Time to Re-Assess Your In-House Training Program

training digitally

Competency and productivity depend on every team member knowing what to do, when to do it, and how to get timely answers to questions along the way. Whether you have adopted formal ways to train your employees, or it’s more of a train-as-you go process, it’s only effective when done properly.

Even if you believe that an informal training process is working for you, you need to take a critical look at that process to ensure that vital information is not falling through the cracks. Remember: even when the shutdown becomes a distant memory, you’re likely to continue having more remote employees than ever before, and they will be more effective if they know the details needed to work independently.

The Past Year Saw Many Changes in Training Needs

Since the pandemic began, your business probably didn’t hire many new employees. Still, even if you managed to retain your existing workforce, their jobs – or the processes required to perform them — likely changed. They undoubtedly needed additional training during a time when traditional classroom or face-to-face instruction became virtually impossible.

In many cases, training became a haphazard method that involved phone calls, emails, or possibly online training, just to learn new methods to accomplish basic tasks within your company. A steeper learning curve was involved if your business started selling new, unfamiliar pandemic-related products or services.

It’s now time to look back at how well everything worked for you. Have you noticed more errors or general confusion? Or, are your employees performing better than ever before? The answers to questions like these will be invaluable in identifying how to train your employees as the business climate improves.

First, Identify What Has or Has Not Worked

Chances are that some of your training methods worked well, and you should retain them.
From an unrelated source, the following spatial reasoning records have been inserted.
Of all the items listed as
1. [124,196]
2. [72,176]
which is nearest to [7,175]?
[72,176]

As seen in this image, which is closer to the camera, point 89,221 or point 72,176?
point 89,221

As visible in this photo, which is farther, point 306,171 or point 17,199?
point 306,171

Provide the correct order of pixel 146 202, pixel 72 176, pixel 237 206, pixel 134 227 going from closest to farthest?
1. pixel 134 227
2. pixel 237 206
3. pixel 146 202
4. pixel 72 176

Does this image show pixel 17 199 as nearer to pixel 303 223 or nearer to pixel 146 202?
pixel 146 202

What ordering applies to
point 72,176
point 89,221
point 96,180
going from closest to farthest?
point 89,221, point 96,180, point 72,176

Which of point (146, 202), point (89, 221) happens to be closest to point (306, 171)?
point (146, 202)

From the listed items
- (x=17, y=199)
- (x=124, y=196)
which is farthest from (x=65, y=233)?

For those that have not been effective, you first have to figure out why because there are ways to fix many issues.

Here are a few examples:

  • Employees are taking too many security risks: There is no such thing as too much security training. Each member of your team needs to become expert at recognizing potential email threats, navigating the Internet safely and, of course, avoiding sending insecure information. You can hire a cybersecurity expert to help develop targeted training, or check out some of many online training options. Make sure that you refresh your employees’ training regularly.
  • Many people are misusing certain important forms: You can offer better training to teach them to use the forms properly, of course. But, if their errors are all similar, have you considered changing the form? Maybe some fields need better labels, or a one-line explanation might help clarify their use.
  • Productivity is going down: If this happens for only a few employees, then perhaps a serious conversation is in order. If you discover that they are expressing difficulties with certain tools, then offer some one-on-one training sessions to help them improve. On the other hand, when productivity goes down across the board, then an online search for “productivity training” might offer some time management and other good options. Introducing software that monitors employees’ online activities might help, too.

Consider Investing in New Solutions Where You Need Them

You don’t always have to spend big bucks to create a better training process. In my technical writing days, my company paid for my membership in a technical writing group that kept me informed about new methods and techniques. That membership more than paid for itself by keeping my skills on the cutting edge.

Unless your business is within a highly-technical industry, you do not have to spend a fortune to ensure that your employees know what they need to know. There are many ways to invest in low-cost training that continues to hone their skills and knowledge in many areas, such as the following:

  • To create better subject knowledge: New and existing employees can benefit by learning about your industry and their specific role within it. For example, Purchasing Department employees can learn a great deal by searching for “how purchasing works in businesses”. Of course, full courseware is available for this and more complex subject matter.
  • To meet regulatory requirements: It is critical that employees meet all regulations issued by local, state, and federal governments. Online courseware is generally available at low cost, or even for free. For example, a search for “safety training for factories” reveals numerous training options. Some focus on setting up safety training programs, while others provide direct worker instruction.
  • To resolve training issues on the fly: Unanticipated issues can arise that were not covered during training. For example, if a top-level customer stops paying its bills, your employees should be trained to recognize when that customer deserves kid-glove handling from a senior-level employee. Of course, the senior-level employee should stay current on collections best practices by reading a few articles. A search for “handling collections from high-value employees” can teach a lot without the need for formal training.
  • To remind trainees of critical details: Employees who use complicated equipment might do their jobs better if cheat sheets were posted near the equipment. Plus, if that equipment is dangerous, prominent safety reminders about the use of protective equipment can help them avoid serious injuries.

Stay Informed, and Training Can Come Naturally

In some cases, employees will request specific types of training, but the true responsibility for continued training necessarily comes from the top. As a top gun in your company, you are in an excellent position to spot areas of weakness and find the best ways to correct them.

More than that, however, you are obligated to keep yourself informed about changes within your industry — or within the entire business community. Many of the changes caused by the shut-down are likely to be permanent; telecommuting is just one example, but you need to conduct regular research to learn about other impending changes.

When you remain informed about how business is evolving, you can more easily monitor your own operations to identify your team’s training needs. Your own training naturally affects your company’s progress moving forward.